The headline long-CoT model reaches 77.5 on AIME 2024, 96.2 on MATH-500, 94th percentile on Codeforces, 62.5 on LiveCodeBench, 74.9 on MathVista, 70.0 on MMMU, and 38.6 on MathVision. The short-CoT model reaches 60.8 on AIME 2024, 94.6 on MATH-500, 47.3 on LiveCodeBench, and 87.2 on IF-Eval. Figure 5 and Figure 6 support the scaling claim: response length and performance increase during RL, and the final run scales to 128K context with continued improvement on hard reasoning benchmarks.

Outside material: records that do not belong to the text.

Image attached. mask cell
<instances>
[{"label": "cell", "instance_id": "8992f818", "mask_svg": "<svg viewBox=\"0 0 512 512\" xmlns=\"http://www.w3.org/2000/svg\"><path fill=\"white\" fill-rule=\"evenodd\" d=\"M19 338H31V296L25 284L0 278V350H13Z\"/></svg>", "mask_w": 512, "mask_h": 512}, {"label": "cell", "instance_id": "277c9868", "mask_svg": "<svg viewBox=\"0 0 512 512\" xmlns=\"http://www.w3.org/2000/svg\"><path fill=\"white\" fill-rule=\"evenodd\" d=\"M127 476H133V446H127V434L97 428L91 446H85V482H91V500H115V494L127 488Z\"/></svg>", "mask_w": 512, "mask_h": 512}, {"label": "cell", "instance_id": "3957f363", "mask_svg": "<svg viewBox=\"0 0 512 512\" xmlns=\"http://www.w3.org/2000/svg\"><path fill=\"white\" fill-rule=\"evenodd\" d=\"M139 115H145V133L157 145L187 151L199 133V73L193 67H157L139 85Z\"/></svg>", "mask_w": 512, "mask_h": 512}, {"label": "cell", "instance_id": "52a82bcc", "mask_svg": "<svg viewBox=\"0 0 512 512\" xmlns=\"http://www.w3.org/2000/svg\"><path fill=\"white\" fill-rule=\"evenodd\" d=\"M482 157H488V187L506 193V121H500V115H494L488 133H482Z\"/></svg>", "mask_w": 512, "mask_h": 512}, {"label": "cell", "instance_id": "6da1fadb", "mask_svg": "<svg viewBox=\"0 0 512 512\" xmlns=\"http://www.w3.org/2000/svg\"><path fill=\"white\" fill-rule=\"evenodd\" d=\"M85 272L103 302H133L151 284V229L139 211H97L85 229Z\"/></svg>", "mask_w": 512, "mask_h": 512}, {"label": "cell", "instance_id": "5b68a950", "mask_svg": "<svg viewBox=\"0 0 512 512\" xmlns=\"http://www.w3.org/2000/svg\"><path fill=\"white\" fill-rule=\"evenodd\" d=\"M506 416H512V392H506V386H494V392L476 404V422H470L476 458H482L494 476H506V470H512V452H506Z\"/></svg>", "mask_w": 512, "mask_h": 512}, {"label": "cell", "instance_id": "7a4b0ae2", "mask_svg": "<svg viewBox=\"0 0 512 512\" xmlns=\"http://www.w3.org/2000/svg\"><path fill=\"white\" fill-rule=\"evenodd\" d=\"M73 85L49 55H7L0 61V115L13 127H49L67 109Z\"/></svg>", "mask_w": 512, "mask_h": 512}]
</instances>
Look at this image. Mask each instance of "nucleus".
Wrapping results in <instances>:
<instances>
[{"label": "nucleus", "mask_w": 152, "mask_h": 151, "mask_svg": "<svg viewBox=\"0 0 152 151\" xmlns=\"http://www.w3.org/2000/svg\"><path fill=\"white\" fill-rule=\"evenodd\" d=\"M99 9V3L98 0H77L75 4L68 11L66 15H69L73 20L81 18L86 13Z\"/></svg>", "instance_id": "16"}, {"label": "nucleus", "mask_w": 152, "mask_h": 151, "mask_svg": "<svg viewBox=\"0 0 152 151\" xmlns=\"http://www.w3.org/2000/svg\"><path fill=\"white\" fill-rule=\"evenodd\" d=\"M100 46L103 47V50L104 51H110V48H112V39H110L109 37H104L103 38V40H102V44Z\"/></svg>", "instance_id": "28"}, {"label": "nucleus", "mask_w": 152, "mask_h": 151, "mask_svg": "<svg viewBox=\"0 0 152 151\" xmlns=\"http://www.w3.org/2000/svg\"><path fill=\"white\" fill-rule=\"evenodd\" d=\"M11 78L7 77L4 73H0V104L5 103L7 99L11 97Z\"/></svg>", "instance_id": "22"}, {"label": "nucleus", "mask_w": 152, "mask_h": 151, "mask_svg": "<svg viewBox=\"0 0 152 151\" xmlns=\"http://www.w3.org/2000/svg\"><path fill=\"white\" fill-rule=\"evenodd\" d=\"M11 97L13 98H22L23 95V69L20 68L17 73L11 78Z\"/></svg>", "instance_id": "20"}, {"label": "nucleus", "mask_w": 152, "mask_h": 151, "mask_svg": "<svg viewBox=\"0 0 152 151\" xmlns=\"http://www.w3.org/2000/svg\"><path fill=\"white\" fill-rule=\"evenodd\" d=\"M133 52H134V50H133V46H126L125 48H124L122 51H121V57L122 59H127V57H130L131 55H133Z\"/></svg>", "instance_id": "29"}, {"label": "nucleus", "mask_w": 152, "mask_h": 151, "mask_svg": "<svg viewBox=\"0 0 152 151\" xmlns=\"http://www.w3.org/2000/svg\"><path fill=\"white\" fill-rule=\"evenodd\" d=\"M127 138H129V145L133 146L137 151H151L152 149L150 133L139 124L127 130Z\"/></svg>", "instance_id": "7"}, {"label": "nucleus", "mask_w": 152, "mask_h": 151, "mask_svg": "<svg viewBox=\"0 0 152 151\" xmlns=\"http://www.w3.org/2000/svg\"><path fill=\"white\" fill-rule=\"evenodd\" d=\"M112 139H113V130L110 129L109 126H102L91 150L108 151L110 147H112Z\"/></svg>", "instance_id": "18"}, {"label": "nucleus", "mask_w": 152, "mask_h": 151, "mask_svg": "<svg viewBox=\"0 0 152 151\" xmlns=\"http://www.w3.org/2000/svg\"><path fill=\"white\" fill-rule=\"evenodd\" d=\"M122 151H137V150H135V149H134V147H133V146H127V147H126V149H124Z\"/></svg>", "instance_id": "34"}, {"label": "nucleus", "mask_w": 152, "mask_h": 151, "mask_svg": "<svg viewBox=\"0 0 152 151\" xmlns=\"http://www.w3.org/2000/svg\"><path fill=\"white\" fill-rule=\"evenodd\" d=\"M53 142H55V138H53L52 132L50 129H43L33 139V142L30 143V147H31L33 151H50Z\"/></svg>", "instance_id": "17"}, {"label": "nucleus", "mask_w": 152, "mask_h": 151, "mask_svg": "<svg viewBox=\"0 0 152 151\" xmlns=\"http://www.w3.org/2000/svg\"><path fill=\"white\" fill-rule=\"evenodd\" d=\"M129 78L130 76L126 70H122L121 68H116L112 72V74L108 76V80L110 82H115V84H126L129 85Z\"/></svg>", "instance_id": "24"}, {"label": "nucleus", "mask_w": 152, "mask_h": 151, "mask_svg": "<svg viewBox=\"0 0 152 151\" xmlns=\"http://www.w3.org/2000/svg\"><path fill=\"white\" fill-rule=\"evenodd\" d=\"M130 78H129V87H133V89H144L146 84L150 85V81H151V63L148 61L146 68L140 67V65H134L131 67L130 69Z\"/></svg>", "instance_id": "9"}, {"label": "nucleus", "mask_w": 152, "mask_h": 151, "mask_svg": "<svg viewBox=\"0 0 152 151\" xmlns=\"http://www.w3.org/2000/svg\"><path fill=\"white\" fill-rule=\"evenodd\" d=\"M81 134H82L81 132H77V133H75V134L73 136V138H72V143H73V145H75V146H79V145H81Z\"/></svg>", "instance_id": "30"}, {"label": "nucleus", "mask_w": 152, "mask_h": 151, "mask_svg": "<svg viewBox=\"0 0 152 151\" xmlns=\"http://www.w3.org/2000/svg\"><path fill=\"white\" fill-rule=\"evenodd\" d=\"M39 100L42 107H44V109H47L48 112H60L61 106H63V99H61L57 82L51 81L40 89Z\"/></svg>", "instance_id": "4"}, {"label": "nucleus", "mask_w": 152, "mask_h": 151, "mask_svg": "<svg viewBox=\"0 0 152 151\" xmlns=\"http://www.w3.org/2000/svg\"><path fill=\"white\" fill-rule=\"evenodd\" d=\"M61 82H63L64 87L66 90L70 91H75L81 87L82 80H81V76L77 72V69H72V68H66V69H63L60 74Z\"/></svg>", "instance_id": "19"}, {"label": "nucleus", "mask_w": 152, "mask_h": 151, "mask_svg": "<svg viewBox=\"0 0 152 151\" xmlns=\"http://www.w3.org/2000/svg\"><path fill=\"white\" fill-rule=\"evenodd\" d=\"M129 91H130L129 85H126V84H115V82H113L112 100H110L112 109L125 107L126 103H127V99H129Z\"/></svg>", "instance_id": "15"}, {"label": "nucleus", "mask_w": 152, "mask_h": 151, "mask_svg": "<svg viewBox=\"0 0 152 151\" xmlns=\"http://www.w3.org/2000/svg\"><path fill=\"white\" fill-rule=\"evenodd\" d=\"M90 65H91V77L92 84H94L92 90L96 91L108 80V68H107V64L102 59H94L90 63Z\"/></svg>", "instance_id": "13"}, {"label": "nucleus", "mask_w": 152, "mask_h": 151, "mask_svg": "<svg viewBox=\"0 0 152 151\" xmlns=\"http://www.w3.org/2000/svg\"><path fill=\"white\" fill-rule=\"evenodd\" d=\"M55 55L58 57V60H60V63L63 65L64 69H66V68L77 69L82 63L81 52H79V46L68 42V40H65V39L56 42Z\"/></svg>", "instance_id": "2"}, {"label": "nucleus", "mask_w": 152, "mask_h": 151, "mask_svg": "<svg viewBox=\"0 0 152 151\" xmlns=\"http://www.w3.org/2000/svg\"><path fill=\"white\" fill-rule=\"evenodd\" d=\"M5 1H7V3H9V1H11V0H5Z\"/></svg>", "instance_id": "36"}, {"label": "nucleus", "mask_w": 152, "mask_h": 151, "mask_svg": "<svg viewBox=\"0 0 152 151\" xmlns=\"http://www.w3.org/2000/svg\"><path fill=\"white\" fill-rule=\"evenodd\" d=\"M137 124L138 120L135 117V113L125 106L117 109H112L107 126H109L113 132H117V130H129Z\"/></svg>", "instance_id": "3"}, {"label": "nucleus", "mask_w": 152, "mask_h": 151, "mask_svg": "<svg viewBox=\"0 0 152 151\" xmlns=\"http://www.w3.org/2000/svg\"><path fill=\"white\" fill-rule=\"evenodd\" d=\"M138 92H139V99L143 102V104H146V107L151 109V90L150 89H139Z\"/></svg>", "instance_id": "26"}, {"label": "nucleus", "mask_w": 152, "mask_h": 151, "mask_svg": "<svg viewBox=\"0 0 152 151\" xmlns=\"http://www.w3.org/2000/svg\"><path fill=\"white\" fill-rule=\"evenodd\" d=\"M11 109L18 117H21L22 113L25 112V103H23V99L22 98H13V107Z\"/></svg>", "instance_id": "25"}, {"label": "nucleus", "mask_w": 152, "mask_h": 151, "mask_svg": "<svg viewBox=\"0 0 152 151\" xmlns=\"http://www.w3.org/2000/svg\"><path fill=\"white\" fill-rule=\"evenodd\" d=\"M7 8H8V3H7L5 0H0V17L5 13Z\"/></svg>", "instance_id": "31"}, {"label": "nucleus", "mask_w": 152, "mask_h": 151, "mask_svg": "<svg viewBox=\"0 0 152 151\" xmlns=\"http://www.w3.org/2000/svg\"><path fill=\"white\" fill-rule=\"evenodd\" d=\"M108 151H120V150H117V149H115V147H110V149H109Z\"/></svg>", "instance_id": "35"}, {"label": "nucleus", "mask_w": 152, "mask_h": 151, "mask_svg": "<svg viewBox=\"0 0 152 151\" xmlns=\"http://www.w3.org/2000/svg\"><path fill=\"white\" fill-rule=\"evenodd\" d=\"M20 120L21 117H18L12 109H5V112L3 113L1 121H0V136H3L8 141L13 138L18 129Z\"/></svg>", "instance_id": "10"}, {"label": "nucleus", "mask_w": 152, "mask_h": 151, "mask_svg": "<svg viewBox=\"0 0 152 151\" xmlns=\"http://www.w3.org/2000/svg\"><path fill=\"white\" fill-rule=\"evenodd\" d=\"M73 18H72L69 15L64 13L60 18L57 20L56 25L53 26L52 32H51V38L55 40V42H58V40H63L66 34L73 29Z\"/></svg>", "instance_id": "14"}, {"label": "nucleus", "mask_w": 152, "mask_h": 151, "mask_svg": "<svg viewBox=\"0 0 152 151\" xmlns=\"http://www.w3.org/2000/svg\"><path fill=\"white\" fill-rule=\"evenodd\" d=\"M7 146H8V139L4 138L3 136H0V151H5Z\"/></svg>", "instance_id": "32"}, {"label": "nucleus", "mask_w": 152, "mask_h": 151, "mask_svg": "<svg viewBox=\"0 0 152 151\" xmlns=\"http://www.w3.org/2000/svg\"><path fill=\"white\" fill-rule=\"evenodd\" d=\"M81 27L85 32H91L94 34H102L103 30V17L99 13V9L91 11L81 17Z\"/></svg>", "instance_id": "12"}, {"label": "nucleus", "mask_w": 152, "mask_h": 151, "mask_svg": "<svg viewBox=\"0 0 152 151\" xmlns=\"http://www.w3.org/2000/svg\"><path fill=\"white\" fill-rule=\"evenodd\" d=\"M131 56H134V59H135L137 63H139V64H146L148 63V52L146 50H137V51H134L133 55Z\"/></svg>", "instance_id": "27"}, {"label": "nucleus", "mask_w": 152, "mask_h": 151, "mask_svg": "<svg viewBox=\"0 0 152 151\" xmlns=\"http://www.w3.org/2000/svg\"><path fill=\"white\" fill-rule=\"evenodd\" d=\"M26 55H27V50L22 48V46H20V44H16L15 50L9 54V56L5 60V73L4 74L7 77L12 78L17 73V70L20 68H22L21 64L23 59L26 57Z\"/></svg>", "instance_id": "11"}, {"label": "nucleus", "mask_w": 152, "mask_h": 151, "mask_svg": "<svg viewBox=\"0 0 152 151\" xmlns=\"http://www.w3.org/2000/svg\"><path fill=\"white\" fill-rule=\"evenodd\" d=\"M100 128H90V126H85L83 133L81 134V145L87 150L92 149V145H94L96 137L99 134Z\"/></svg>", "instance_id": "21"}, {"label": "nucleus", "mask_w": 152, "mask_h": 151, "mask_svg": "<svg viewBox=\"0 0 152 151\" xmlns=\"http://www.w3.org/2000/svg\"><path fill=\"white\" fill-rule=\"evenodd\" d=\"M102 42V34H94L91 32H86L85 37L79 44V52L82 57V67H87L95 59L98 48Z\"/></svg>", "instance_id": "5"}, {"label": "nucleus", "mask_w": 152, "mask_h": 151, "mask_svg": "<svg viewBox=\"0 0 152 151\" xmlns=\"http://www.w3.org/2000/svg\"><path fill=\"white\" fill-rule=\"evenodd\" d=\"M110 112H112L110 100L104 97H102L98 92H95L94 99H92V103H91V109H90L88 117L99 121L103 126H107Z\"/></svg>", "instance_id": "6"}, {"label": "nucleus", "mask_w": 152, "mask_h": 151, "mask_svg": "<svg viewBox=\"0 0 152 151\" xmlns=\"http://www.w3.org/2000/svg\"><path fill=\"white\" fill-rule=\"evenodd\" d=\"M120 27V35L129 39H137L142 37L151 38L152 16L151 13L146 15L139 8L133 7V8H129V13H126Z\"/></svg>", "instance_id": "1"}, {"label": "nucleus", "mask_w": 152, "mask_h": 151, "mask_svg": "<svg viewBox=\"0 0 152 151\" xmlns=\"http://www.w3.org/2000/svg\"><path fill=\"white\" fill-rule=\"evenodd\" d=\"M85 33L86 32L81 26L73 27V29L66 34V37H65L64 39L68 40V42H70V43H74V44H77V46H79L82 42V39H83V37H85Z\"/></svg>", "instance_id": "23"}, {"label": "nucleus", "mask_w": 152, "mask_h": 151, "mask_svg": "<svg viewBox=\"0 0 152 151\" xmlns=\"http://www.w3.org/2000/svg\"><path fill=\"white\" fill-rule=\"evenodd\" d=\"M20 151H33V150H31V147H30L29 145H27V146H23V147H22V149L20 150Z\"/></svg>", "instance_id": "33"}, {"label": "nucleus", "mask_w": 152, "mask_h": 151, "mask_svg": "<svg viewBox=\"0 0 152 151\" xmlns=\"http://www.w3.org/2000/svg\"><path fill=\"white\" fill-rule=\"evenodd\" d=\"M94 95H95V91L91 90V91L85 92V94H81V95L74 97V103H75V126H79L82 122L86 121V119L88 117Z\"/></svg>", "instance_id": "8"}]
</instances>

The ablations reinforce the compute interpretation. The report says a smaller model can become comparable to a larger one by using longer RL-optimized CoTs, but the larger model remains more token efficient. It also reports that the proposed RL method has better sample complexity than ReST because negative gradients penalize incorrect responses. For reward computation, the Chain-of-Thought reward model reaches about 98.5 accuracy in manual spot checks, versus 84.4 for a classic value-head reward model. For code execution, the sandbox improves container startup from 0.12 seconds with Docker to 0.04 seconds and maximum container starts from 27/sec to 120/sec on a 16-core machine. For serving efficiency, long2short RL reaches 60.8 AIME pass@1 while using 3,272 tokens on average.

Historical Effect

Kimi k1.5 is a marker for the "reasoning as long-context RL" branch of 2025 systems work. Its historical point is not just benchmark parity with o1-like models; it shows how to make a long-CoT model trainable on a production-style GPU cluster by sharing devices between Megatron and vLLM, moving weights quickly, reusing partial trajectories, and making reward environments scalable.

The report also clarifies a methodological split. Rather than building explicit search trees at inference time, k1.5 trains the model to internalize planning inside a long autoregressive context. That made context length, rollout scheduling, reward latency, and token efficiency central method variables for reasoning models.

Limits

The main compute limitation is evidentiary: the paper does not disclose exact hardware, chip count, total training cost, model size, or full architecture details, so device-level cost cannot be reconstructed. Long-context RL efficiency remains an open question in the conclusion. Overthinking is still a live problem, and the authors explicitly point to future work on credit assignment and reducing overthinking without damaging exploration. Reward reliability is also fragile: the system needs verifiable prompts, math reward models, generated code tests, and sandboxed execution. Finally, the long2short results improve token efficiency but do not remove the need for expensive long-CoT teachers and RL iterations.